(Spatial question entries)
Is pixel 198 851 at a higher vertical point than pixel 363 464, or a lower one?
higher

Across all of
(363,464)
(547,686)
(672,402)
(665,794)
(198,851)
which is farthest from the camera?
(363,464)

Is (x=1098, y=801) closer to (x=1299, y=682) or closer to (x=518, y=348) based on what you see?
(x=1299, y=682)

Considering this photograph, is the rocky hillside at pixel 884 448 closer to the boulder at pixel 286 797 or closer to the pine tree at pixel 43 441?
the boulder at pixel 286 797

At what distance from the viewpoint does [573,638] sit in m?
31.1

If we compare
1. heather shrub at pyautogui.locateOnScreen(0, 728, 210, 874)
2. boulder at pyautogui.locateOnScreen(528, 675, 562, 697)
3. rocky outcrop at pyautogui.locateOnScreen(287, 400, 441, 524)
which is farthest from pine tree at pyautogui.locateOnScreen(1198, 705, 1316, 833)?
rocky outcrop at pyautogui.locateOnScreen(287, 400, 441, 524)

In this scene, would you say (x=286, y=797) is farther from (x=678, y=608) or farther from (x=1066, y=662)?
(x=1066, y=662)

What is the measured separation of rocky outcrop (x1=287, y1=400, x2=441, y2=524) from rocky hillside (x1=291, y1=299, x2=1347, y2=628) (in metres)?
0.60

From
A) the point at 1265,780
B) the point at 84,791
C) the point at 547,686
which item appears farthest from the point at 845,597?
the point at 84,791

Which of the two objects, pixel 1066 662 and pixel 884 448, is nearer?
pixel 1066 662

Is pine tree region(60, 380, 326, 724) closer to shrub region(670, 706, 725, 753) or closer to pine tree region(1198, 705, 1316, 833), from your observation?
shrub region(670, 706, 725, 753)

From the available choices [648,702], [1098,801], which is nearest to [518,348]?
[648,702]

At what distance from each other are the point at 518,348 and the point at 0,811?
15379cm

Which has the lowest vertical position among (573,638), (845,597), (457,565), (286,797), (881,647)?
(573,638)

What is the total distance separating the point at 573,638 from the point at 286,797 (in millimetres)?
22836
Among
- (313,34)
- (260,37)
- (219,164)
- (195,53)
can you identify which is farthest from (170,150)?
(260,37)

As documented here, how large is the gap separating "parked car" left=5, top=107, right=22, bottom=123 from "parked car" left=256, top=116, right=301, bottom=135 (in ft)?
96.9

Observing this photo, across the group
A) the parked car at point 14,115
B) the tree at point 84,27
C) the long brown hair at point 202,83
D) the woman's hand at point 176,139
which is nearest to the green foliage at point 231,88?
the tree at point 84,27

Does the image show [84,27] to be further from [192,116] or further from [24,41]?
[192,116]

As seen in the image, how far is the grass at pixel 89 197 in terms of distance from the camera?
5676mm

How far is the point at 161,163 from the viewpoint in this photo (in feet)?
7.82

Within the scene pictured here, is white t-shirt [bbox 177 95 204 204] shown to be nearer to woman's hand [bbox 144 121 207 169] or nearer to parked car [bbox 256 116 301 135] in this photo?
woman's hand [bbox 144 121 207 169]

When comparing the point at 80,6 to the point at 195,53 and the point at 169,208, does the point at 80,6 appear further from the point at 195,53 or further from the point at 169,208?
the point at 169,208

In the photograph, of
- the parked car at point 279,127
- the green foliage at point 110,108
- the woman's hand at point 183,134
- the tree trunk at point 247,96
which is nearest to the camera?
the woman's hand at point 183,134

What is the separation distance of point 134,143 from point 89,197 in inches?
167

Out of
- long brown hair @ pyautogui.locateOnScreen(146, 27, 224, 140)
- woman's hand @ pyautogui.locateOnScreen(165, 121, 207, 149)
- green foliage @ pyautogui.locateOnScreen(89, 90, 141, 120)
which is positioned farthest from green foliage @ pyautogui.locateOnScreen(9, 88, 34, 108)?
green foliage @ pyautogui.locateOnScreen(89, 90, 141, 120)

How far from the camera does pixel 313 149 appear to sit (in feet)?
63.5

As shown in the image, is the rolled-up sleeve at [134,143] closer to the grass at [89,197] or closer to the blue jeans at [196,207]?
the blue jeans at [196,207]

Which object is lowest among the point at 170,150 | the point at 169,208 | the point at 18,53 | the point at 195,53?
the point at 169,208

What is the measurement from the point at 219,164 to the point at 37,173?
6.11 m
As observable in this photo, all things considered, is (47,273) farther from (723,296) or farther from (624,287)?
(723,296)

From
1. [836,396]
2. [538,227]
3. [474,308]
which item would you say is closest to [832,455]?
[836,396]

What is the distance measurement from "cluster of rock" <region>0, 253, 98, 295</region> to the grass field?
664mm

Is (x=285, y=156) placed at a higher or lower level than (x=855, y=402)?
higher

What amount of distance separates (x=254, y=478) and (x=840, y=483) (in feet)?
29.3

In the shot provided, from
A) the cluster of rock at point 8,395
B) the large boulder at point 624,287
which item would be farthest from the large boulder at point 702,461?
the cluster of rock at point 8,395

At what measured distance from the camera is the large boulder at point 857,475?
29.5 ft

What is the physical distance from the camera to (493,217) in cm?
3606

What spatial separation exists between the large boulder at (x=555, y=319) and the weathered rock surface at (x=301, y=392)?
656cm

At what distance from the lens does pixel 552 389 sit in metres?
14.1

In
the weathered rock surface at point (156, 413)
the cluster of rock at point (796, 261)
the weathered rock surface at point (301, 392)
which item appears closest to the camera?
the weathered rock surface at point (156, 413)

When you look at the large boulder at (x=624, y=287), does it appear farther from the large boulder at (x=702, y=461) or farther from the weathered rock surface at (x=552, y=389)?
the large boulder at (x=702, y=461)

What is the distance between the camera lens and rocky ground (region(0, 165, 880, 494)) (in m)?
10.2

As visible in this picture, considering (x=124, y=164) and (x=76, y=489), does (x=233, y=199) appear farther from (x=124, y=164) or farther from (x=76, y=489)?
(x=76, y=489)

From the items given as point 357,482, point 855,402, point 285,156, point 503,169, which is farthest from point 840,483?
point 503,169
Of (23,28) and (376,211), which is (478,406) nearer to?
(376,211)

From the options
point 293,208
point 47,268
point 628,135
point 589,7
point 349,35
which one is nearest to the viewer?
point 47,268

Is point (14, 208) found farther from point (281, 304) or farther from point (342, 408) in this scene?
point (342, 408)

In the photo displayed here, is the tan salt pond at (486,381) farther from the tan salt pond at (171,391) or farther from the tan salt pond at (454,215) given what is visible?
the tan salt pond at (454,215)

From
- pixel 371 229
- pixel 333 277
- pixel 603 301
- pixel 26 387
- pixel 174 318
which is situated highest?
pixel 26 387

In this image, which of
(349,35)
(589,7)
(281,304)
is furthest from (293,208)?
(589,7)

AIM OF THE TASK:
The line containing "As visible in" marks the start; retype it and each line after it through the end of the records above, exactly.

RESPONSE TO THE TASK:
As visible in this picture, considering (x=124, y=164) and (x=76, y=489), does (x=233, y=199) appear farther from (x=124, y=164) or farther from (x=76, y=489)?
(x=76, y=489)

From the items given as point 357,482, point 855,402, point 285,156, point 503,169, which is farthest from point 840,483?
point 503,169
Of (23,28) and (376,211), which is (478,406) nearer to?
(376,211)

From the options
point 293,208
point 47,268
point 628,135
point 589,7
point 349,35
which one is nearest to the viewer?
point 47,268

Is point (14, 208) found farther from point (281, 304) or farther from point (342, 408) in this scene?
point (342, 408)

In the photo displayed here, is the tan salt pond at (486,381) farther from the tan salt pond at (171,391) or farther from the tan salt pond at (454,215) given what is visible?
the tan salt pond at (454,215)

From
- pixel 371 229
- pixel 333 277
- pixel 603 301
- pixel 26 387
- pixel 174 318
which is situated highest?
pixel 26 387

In this image, which of
(349,35)
(589,7)
(281,304)
is furthest from (293,208)?
(589,7)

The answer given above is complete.